[TAREFAS DO EXERCÍCIO]
**1)** Reescreva o trecho da resenha sobre Valerian que começa em "A grande missão" e termina em "não desenvolvê-las adequadamente.", trocando "film noir" por "faroeste".
**2)** De acordo com a resenha sobre Valerian, em que filme Cara Delevingne foi criticada pela atuação pedestre?

[TEXTO DE LEITURA]
○ ○ ○ ○

A grande missão de Valerian, descrita nos trailers, trata de uma corrida contra o tempo para impedir a destruição de Alpha por uma ameaça invisível. Há uma guinada de gênero, com elementos de film noir ditando a narrativa: uma investigação conduzida à margem do sistema, informantes de caráter dúbio, personagens escondendo segredos e a busca por um MacGuffin. Nenhuma destas ideias é ruim, mas Besson decepciona por não desenvolvê-las adequadamente.
A complexa malha social de Alpha é praticamente ignorada pelo filme. O abuso de diálogos expositivos – aqueles que não servem para nada além de informar ao público algo que deveria ser passado naturalmente pela própria história – rendem momentos patéticos como um personagem dizendo que só age “dentro do regulamento” segundos após ter desacatado uma ordem direta e nocauteado seu superior. Tecnicamente, o diretor poderia ter usado um ASL (average shot length, o tempo médio entre um corte e outro) maior, de forma que o público pudesse apreciar melhor os detalhes do mundo incrível criado pelo departamento de efeitos especiais. Ideologicamente, Valerian é apresentado como um mulherengo fanfarrão e tem uma postura sexista com Laureline, não resolvida na conclusão do longa, deixando a desconfortável sensação de que ele não aprendeu nada com os acontecimentos do filme.
Cara Delevingne, justamente criticada pela atuação pedestre em Esquadrão Suicida (escrevemos sobre o filme aqui), fez um trabalho acima das expectativas. Sua Laureline é prejudicada por algumas escolhas de roteiro, como colocá-la em apuros por absurda burrice logo após um ato de sagacidade e bravura. No que tange a atriz, Laureline é coerente na forma como reage às situações e uma salvaguarda crível para Valerian, que consegue ser simultaneamente brilhante e relapso. Dane DeHaan também não está mal, que pese sua falta de carisma (vide o Duende Verde de O Espetacular Homem-Aranha). Não se perdesse tanto em subtramas que não levam a nada e mais parecem fases de videogame rumo ao “chefão”, os protagonistas de Valerian não ficariam tão expostos a situações que diminuem seus personagens.

○ ○ ○ ○

[Registros extraídos de um conjunto de dados]
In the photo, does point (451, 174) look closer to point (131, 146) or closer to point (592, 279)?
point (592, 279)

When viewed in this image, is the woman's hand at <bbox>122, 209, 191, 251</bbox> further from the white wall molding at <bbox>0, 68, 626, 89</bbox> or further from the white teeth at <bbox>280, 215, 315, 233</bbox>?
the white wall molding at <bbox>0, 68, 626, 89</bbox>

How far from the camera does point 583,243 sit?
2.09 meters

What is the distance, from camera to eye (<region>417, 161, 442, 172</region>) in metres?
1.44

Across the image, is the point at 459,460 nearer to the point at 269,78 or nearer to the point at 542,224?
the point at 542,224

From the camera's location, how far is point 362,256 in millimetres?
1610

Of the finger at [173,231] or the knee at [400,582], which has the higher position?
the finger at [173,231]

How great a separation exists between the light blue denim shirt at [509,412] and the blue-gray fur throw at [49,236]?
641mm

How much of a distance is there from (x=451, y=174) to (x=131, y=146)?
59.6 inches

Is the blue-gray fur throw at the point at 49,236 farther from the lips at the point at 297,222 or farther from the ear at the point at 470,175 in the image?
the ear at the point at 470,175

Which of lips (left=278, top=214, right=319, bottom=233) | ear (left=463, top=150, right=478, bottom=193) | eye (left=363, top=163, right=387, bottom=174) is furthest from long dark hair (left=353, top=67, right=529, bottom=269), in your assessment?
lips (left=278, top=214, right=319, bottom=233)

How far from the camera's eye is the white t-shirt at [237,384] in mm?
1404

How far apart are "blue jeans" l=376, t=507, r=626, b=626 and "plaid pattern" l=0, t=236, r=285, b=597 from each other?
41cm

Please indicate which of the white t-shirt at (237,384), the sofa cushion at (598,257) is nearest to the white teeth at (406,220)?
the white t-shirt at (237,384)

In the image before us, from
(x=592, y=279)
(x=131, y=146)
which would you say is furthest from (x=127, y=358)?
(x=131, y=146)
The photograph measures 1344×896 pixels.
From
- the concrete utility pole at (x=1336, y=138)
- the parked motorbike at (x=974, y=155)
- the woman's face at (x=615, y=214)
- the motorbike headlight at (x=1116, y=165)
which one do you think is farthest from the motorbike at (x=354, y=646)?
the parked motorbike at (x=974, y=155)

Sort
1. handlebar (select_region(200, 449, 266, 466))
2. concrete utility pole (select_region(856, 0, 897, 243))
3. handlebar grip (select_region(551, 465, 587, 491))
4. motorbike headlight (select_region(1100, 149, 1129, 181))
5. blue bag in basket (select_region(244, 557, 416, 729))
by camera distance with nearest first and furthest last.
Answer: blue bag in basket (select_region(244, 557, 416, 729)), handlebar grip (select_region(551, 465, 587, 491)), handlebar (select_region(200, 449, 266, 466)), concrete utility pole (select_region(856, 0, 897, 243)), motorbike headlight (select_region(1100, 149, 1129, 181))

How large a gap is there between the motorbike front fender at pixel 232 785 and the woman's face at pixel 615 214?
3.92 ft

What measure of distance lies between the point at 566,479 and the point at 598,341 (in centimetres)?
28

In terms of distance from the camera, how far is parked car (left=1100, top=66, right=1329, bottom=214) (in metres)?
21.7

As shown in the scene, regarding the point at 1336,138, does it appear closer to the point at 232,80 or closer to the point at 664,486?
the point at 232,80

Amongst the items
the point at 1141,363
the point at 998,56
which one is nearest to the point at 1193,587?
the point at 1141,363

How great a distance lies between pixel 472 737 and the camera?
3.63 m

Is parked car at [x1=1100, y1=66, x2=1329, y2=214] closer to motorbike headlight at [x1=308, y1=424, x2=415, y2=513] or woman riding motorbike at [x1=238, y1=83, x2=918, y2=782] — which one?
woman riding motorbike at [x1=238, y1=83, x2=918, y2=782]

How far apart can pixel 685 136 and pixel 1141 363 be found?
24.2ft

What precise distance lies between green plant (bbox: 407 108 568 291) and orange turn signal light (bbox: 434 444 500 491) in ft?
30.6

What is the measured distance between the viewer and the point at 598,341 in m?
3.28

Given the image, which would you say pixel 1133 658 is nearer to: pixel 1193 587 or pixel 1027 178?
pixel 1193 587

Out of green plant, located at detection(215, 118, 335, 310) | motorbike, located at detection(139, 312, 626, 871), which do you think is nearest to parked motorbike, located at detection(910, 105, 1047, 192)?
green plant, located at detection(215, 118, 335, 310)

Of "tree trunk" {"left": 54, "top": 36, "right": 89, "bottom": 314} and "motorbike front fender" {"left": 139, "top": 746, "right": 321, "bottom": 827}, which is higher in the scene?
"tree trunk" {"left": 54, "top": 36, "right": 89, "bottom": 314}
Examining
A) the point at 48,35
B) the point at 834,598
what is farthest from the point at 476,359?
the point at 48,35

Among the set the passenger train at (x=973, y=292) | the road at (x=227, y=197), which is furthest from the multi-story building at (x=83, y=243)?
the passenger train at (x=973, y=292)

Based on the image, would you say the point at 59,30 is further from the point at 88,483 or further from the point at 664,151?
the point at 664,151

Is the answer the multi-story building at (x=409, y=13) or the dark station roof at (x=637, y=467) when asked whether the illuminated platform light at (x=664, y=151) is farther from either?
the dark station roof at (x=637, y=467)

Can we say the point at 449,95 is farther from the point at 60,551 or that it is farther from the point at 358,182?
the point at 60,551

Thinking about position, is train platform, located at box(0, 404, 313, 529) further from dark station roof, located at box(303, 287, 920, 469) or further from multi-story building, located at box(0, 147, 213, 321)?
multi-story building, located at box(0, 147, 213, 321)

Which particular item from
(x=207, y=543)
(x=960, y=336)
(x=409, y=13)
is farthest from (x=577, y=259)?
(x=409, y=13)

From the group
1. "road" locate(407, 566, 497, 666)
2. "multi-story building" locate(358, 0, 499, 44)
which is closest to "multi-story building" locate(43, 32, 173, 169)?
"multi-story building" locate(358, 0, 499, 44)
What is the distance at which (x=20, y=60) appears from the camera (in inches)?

○ ○ ○ ○

[RESPOSTAS DO EXERCÍCIO]
**1)**
A grande missão de Valerian, descrita nos trailers, trata de uma corrida contra o tempo para impedir a destruição de Alpha por uma ameaça invisível. Há uma guinada de gênero, com elementos de faroeste ditando a narrativa: uma investigação conduzida à margem do sistema, informantes de caráter dúbio, personagens escondendo segredos e a busca por um MacGuffin. Nenhuma destas ideias é ruim, mas Besson decepciona por não desenvolvê-las adequadamente.

**2)** Em Esquadrão Suicida.